As we were building PurposeMatch, I reconnected with a college friend of mine named Jenn Calvert.  Jenn is now Dr. Jennifer Calvert, Associate Dean at Stanford University.  Jenn taught us something that really shaped our vision for PurposeMatch.  Stanford had been creating campus-wide initiatives around helping students build a meaningful life.  This work has been greatly influenced by a Professor at Stanford named Dr. William Damon, who in his book, Path to Purpose, defines purpose as “finding work that is meaningful to yourself, and that makes a difference beyond yourself.”  So philosophically, that's pretty much what we’re all about.  But what we hadn’t yet realized, was that in order for students to design careers of purpose, it’s important that they be self-directed, lifelong learners. They needed to learn to create their own paths and be adaptable to whatever the future holds.

Next, I began speaking with another friend of mine named Tyler Thigpen, who’s a Doctoral candidate in Education Leadership (EdLD) at the Harvard Graduate School of Education.  Tyler is an amazing guy – he’s been a pastor, Co-Founded a Charter School, has a Masters from the Kennedy School of Government from Harvard, and for his PhD, he’s focused on building mentorship organizations.
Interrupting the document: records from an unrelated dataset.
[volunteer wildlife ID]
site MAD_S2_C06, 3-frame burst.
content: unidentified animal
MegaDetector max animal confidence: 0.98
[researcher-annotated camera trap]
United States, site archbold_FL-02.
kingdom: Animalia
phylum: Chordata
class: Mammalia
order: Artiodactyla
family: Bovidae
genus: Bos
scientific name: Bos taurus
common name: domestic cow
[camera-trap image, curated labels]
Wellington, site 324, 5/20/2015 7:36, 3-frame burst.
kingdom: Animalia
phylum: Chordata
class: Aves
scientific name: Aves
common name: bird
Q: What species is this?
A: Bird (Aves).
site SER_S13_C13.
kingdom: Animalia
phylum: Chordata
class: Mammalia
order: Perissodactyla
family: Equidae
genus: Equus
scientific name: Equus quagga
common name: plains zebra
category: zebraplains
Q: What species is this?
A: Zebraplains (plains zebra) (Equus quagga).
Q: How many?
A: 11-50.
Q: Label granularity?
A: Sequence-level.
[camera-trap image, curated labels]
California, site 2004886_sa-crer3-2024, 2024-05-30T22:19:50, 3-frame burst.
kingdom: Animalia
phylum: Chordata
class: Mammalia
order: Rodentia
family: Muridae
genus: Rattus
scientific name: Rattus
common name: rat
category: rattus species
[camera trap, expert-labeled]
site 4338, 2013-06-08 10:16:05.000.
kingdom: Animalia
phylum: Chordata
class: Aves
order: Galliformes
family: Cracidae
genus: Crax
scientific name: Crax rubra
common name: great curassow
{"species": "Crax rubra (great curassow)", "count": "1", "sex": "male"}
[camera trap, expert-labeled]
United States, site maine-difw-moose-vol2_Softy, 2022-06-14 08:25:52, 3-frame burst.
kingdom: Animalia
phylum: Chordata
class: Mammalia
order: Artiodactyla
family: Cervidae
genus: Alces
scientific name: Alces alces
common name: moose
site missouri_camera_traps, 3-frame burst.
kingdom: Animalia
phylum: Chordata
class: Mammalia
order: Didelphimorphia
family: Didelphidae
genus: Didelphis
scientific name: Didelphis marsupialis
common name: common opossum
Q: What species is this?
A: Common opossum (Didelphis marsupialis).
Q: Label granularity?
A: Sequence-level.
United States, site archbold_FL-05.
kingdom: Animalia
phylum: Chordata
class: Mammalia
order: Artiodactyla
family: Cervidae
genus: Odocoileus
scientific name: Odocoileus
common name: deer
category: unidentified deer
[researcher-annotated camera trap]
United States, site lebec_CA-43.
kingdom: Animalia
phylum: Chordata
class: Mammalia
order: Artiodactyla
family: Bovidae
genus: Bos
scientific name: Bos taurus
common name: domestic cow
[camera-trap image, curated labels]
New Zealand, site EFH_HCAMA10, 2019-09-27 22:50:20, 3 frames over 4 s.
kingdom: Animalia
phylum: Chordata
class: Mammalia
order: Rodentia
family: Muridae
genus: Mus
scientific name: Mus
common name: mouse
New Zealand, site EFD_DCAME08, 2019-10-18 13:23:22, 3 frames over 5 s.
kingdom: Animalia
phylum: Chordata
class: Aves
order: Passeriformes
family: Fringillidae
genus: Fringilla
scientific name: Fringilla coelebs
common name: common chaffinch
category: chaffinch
I still remember one of our first conversations about PurposeMatch, when Tyler said that he was particularly motivated to help students discover their purpose. He told me the following ---

"For too long, we as educators have told students what to do, what to study, and what to know. We have had all the say in what they learn; but there is another way. We can design learning environments that give young people the freedom, the tools, and the leadership that empowers them to create their own path.”

That nailed it.

In countless discussions with Tyler, Jenn, others from Harvard and Stanford, as well as my contacts in Silicon Valley, we kept hearing the same themes:

  • More than ever, this generation wants to find purpose in their careers.
  • The future of work is rapidly changing.
  • As a result, it’s important to empower people to create their own paths.

Recently, I met up with a friend of mine named Lisa Calfas, who graduated from Stanford and now works for Google in New York. We talked about what she's learned over the years, including how she's applied what she learned while taking the "Designing Your Life" class with Bill Burnett and Dave Evans when she was a student at Stanford. One thing that she mentioned was that her role at Google didn’t fit “cleanly” in any one category.  On one hand, she deals with a lot of data and analytics.  On the other hand, she works very closely with the sales and marketing team.  All to say, nobody could have told her that this job would be a perfect fit for her.  Instead, the job she has, and more importantly, the career that she’s building, is only found in understanding herself, designing her own path, testing out these different visions for her career, and learning along the way.

This is at the heart of PurposeMatch.  On a deeply personal level, what drives me to build PurposeMatch is what I wanted back in 2000.  Basically, I’ve always lived with a strong awareness that life is very, very short.  And as a result, I don’t want to waste it.  When I’m at the end of my life, what will matter the most is --- did my life and career make a difference?  Did I make a positive impact on people?  Did my life matter?

And the most exciting thing for me, is to know that I’m not alone.  Millennials will be 75% of the global workforce by 2025, and studies show that more than anything else, they want careers that have meaning and that make an impact.  So what we’ve built at PurposeMatch is a tool that helps people discover their purpose, design a vision for their life and career, and take the next steps.  To build careers that solve the biggest problems in the world.  To live in ways that serve others.  And if we do that, there’s an opportunity that together, we can make a positive impact like the world has never seen.